• _Aufgabe A_
Fasse den Absatz des Quellenauszugs, der mit „Im konkreten Fall vor dem OLG Stuttgart“ beginnt, kürzer zusammen und behalte dabei seine wesentlichen Fakten bei.
• _Aufgabe B_
Unter welchem Aktenzeichen führt der Quellenauszug das Urteil des LG Memmingen vom 14. Januar 2016?
• _Aufgabe C_
Gib aus dem Quellenauszug den Abschnitt von „Mit Urteil vom“ bis „22 O 1983/13).“ wortgetreu wieder.

• _Quellenauszug_
--

Mit Beschluss vom 04. Mai 2016 (Az. 4 Ss 543/15) hat das OLG Stuttgart entschieden, dass die Videoaufnahmen von Dash-Cams als Beweismittel für Verfahren über Ordnungswidrigkeiten verwertet werden dürfen. Es handelt sich um die erste bekannte Entscheidung eines Oberlandesgerichts zu Dash-Cams.
Mit Urteil vom 14. Januar 2016 kommt das LG Memmingen jedoch zu einem ganz anderen Ergebnis und sieht in der Verwertung ein Verstoß gegen datenschutzrechtliche Regelungen (Az. 22 O 1983/13).
OLG Stuttgart: Dash-Cam Aufnahmen verwertbar
Im konkreten Fall vor dem OLG Stuttgart ging es um einen Rotlichtverstoß. Allein durch die Aufzeichnungen einer Dash-Cam war es dem Amtsgericht Reutlingen möglich gewesen, einen Autofahrer zu verurteilen. Dieser war über eine Ampel gefahren, die schon seit mindestens sechs Sekunden rot war.
In seinem Beschluss hat das OLG Stuttgart offengelassen, ob die Benutzung einer Dash-Cam gegen § 6b des BDSG verstößt. Denn selbst wenn, würde das kein Beweisverwertungsverbot nach sich ziehen.
LG Memmingen: Dash-Cam Aufnahmen als Verstoß gegen § 6b BDSG
Das LG Memmingen bejaht zunächst einen Verstoß gegen § 6b BDSG. Im Folgenden führt es aus, dass damit zunächst ein Beweiserhebungsverbot einhergehe. Die rechtswidrig gemachten Aufnahmen müssten deshalb gelöscht werden.
Die Verwertung wäre nur in wenigen Ausnahmefällen möglich, wenn es um den Schutz bedeutender Rechtsgüter ginge. In einem parallelen Fall ging es um eine Sachbeschädigung am Fahrzeug der beklagten Fahrerin. Eine einfache Sachbeschädigung sei nach Auffassung des LG Memmingen jedoch nicht schwerwiegend genug, um die Verwertung der Aufnahmen zu gestatten.
Mögliche Gefahr „flächendeckender Überwachung“
Als Begründung für die restriktive Auslegung führt das LG Memmingen aus, dass es ansonsten
zu einer weiteren Verbreitung von Dash-Cams und daher einer dauerhaften und flächendeckenden Überwachung im öffentlichen Verkehr führen
würde. Als Folge würde
das Recht auf informationelle Selbstbestimmung völlig ausgehöhlt.

--

• _Gespeicherte Daten_
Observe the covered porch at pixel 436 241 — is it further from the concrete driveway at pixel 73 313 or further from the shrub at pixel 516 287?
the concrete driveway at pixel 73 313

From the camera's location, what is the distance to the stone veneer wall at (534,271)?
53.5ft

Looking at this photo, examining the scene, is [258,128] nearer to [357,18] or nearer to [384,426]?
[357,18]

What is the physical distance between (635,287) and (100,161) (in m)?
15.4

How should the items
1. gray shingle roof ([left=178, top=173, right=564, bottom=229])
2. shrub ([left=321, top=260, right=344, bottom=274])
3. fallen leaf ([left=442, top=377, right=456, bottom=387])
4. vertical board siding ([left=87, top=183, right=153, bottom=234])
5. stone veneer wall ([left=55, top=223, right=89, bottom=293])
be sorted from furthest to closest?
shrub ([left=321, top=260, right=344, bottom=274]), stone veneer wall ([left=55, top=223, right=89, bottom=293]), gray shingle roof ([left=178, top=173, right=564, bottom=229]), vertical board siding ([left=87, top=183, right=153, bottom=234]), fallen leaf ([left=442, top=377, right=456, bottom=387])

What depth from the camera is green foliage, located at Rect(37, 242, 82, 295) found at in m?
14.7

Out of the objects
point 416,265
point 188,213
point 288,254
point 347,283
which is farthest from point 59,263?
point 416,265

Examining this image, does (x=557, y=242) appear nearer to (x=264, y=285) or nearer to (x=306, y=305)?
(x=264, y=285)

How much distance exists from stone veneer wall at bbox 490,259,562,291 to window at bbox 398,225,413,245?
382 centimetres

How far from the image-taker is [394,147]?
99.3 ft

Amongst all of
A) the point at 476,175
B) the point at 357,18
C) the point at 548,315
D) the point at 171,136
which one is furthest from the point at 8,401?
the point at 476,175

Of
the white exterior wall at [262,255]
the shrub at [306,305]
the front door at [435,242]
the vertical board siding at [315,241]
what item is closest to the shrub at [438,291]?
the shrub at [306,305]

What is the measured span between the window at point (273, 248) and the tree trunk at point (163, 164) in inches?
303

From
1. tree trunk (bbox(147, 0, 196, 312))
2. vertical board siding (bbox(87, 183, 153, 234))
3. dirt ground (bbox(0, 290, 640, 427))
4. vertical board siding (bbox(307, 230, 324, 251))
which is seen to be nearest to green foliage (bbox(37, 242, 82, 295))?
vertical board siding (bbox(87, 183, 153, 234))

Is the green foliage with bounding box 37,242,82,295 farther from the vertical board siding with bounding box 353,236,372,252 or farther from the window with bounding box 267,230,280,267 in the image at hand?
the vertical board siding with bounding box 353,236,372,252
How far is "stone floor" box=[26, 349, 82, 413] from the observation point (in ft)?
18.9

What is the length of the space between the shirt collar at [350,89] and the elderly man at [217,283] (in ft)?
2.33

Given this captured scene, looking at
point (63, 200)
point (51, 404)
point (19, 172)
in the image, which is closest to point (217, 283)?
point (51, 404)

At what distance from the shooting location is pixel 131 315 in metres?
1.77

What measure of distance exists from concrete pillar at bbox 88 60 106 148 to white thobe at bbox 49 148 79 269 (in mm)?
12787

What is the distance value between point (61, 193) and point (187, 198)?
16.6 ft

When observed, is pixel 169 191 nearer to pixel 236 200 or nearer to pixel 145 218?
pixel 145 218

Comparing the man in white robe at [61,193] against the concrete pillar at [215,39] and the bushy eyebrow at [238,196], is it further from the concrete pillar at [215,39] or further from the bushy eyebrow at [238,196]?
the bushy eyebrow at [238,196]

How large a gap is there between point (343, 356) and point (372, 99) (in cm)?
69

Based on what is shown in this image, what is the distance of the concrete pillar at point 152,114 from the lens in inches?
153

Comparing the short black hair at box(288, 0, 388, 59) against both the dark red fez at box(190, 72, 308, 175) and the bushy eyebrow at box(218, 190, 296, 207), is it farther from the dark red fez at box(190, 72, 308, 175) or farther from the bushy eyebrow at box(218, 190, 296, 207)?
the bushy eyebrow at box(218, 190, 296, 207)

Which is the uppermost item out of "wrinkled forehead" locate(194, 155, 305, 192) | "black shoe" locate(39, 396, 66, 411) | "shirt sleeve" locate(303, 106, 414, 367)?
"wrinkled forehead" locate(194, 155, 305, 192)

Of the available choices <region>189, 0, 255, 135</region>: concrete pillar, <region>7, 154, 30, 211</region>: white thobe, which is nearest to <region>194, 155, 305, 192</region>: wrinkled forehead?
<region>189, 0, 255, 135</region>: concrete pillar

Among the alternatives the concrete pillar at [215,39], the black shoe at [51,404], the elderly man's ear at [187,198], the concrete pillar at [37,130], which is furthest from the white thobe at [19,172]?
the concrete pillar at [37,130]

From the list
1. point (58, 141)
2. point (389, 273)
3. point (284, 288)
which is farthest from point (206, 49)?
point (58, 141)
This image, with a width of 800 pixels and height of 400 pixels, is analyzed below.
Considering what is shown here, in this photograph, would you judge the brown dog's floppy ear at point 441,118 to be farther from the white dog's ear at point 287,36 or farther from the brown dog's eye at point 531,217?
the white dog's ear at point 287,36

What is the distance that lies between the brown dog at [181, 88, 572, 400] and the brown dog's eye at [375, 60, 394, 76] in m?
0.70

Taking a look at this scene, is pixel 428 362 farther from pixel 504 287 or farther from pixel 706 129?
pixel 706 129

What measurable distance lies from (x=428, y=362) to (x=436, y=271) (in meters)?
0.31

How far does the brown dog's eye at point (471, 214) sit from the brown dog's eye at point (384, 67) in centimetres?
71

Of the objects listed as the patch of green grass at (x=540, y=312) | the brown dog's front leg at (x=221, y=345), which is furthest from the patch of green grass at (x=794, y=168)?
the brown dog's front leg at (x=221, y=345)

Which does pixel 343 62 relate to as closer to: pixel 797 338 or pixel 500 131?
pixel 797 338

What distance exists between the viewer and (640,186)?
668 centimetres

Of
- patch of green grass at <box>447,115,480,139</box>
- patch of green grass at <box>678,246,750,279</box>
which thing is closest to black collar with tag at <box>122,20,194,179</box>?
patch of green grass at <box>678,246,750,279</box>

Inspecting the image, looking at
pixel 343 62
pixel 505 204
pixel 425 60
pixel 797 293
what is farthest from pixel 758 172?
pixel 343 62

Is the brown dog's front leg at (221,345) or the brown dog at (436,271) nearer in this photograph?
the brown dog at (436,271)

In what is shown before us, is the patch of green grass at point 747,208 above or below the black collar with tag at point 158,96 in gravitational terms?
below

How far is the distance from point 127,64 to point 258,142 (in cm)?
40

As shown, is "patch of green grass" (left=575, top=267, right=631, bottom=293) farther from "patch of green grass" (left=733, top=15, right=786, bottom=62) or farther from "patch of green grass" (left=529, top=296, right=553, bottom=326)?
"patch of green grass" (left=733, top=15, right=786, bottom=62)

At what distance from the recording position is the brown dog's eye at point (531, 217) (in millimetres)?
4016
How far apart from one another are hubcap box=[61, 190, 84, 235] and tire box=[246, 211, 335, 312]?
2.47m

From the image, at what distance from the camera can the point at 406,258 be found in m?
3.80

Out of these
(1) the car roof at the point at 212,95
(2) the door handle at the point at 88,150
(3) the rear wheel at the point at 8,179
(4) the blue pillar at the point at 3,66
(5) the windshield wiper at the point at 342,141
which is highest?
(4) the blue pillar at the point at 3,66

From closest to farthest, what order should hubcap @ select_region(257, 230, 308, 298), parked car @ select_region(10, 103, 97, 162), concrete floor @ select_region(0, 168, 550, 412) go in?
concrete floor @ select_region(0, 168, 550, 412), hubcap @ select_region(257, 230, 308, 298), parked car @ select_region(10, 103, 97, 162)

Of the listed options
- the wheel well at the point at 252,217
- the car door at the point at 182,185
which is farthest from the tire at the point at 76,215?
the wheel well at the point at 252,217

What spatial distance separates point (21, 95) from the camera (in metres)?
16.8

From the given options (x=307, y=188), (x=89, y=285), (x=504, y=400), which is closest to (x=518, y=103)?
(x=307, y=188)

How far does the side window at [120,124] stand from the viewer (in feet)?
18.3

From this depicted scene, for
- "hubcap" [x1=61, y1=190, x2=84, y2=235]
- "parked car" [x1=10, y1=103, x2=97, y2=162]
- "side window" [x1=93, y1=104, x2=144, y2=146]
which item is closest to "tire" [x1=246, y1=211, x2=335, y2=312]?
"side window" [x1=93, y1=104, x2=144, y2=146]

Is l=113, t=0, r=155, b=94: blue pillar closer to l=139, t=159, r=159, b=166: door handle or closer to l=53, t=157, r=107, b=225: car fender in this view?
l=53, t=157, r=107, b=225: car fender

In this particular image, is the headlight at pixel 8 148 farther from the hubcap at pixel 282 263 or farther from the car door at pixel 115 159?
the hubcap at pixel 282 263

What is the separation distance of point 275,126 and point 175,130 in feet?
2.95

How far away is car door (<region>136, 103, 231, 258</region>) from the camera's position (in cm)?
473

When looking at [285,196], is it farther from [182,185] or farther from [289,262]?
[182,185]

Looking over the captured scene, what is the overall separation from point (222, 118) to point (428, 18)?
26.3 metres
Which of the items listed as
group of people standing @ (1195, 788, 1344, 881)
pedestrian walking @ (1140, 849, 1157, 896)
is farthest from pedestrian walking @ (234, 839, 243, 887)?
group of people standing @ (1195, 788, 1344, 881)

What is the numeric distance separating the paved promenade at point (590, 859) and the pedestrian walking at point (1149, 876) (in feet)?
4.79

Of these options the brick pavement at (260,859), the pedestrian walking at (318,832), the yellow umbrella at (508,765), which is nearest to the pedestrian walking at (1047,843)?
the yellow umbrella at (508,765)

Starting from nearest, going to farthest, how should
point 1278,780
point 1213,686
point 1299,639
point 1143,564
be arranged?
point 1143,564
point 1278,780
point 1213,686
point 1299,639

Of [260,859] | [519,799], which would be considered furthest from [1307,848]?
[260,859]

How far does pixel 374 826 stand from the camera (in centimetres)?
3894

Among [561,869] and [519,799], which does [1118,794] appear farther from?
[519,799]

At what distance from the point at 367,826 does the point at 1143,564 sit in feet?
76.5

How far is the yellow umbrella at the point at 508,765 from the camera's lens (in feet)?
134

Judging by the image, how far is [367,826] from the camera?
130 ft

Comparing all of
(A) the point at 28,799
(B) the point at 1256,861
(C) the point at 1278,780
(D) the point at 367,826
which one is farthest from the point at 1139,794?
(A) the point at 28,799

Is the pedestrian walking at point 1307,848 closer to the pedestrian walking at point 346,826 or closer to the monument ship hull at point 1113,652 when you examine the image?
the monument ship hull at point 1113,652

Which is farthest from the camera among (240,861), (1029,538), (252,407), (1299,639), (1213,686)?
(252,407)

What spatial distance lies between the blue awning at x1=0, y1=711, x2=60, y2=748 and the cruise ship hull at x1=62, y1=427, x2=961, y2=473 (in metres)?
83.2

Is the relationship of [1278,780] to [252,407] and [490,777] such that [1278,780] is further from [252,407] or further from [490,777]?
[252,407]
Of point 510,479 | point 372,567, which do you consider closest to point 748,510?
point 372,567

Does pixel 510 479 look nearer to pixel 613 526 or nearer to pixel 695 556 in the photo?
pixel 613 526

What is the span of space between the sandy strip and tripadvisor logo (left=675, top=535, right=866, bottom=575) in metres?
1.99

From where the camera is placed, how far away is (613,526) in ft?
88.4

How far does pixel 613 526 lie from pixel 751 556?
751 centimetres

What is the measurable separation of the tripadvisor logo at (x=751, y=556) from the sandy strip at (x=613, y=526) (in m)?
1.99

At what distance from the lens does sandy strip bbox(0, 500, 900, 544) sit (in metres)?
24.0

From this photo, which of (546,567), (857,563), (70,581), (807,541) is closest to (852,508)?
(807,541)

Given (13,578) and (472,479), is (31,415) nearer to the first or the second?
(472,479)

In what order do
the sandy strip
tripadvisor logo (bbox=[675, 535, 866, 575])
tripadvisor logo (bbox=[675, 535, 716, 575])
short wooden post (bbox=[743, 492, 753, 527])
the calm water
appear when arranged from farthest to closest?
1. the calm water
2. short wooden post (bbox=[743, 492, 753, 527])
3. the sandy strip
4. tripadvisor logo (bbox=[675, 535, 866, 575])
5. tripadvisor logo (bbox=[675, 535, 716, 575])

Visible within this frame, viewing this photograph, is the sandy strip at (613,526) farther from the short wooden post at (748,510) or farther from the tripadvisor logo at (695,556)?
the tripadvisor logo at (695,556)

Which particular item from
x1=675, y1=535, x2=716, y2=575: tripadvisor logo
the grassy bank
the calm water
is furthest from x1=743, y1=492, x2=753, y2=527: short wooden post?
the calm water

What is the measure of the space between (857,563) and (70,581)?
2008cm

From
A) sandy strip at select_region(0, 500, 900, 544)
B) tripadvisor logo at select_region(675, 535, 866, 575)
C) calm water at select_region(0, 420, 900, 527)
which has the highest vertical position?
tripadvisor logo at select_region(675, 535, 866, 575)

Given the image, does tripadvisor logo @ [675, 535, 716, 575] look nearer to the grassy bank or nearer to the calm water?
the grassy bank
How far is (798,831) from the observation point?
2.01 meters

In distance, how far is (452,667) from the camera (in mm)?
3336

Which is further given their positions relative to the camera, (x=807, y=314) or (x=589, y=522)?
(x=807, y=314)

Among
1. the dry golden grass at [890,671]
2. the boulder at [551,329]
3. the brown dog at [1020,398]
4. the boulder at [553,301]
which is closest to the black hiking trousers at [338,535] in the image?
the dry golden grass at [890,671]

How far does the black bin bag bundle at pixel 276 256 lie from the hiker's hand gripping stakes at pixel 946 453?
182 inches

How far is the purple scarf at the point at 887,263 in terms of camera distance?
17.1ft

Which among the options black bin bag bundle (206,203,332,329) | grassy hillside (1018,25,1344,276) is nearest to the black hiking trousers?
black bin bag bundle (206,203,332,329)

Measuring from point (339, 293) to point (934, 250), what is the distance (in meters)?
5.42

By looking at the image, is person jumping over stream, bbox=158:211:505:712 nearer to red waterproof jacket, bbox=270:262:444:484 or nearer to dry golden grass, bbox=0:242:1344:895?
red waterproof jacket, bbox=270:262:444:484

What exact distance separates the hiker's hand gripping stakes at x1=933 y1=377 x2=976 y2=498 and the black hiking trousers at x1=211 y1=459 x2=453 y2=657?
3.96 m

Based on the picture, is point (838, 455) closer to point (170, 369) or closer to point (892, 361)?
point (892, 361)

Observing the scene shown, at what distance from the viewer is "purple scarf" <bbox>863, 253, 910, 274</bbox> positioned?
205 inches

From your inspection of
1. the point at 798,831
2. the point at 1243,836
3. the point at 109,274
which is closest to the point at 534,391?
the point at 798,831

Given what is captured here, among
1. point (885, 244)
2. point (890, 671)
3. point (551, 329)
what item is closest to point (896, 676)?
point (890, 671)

--

• _Lösung A_
Vor dem OLG Stuttgart ging es um einen Rotlichtverstoß. Das Amtsgericht Reutlingen konnte einen Autofahrer allein anhand der Aufzeichnungen einer Dash-Cam verurteilen, weil er eine seit mindestens sechs Sekunden rote Ampel überfahren hatte.

• _Lösung B_
Az. 22 O 1983/13

• _Lösung C_
Mit Urteil vom 14. Januar 2016 kommt das LG Memmingen jedoch zu einem ganz anderen Ergebnis und sieht in der Verwertung ein Verstoß gegen datenschutzrechtliche Regelungen (Az. 22 O 1983/13).